I received this email forward from the National Broadcaster Association last night from Scott Thomas, General Manager at KFVS, who has been actively engaged in advocating for the protection of the full 100% deduction for advertising expenditures:
“Today, House Republicans unveiled their tax reform proposal, and we are pleased to report that with the support and engagement of our members, we were successful in preventing the inclusion of any limitation to the advertising tax deduction. Read NAB’s statement here.
However, we are not out of the woods yet. As the legislative process continues through the House and Senate, Congress taking away all or a portion of this tax deduction remains a possibility. This would make advertising more expensive for businesses, significantly impacting your bottom lines and ability to serve your local communities.
We need your continued help in fighting any changes to the advertising deduction.
Here’s what you can do today:
- Click here to thank your members of Congress for supporting broadcast stations, small businesses and local jobs by not slashing the ad tax deduction.
- Recruit advocates. Make sure your advertising partners know how a tax on advertising could harm their ability to reach customers and grow their businesses. Urge them to join Businesses Against the Ad Tax.
By making our voices heard in Congress, we can ensure stations can continue to deliver the emergency updates, news and entertainment our communities rely on every day and local businesses continue to thrive and grow.”
Simply, there was no clause in the bill that would eliminate the full 100% deduction for advertising expenditures in the year that they were incurred.
I have yet to receive an update, as requested in an email sent to our VP in AAF Governmental Affairs upon hearing the House was passing out a bill yesterday, so that is why you’re getting the NAB release which is a reliable source.
NOTE: This isn’t over yet, and at best it is “halfway” through the process as the House Bill now goes to the Senate Finance Committee.
The administration intends to pass TAX REFORM legislation ASAP and certainly by the end of the year.
For the elimination of the full deduction of advertising to now become a part of a bill that is passed by Congress:
The Senate Finance Committee would have to insert that clause into the bill sent from the House, send it back to the House where the clause would have to be added and then passed.

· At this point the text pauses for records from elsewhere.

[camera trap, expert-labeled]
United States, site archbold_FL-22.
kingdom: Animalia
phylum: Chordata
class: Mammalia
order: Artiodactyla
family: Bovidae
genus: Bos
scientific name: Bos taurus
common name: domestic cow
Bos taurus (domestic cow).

More good news: Senator Claire McCaskill is on the Senate Finance Committee and in our 2014 meeting with her Chief of Staff she reported the Senator opposed the clause that would eliminate the full deduction. The same stance was reported to me in a call to the Senator’s office a week or so ago.
Senator McCaskill’s contact information:
- 202.224.6154 (Washington DC Office)
- 573.651.0964 (Cape Girardeau Office).
- 555 Independence St., Room 1600, Cape Girardeau, MO. 63703
Senator Roy Blunt is in favor of Tax Reform and worked with President Trump in a meeting in Springfield earlier this year to help pass the bill through Congress.
Senator Blunt’s Contact info:
- 202.224.5721 (Washington DC Office)
- 573.334.7044 (Cape Girardeau Office)
Finally, we must send our “Thanks and Appreciation” our Congressman Jason Smith. He, undoubtedly, supported the bill and in response to a question sent from the 8th Congressional District Republican Chairman, early in the process, stated that he would protect the full deduction for advertising.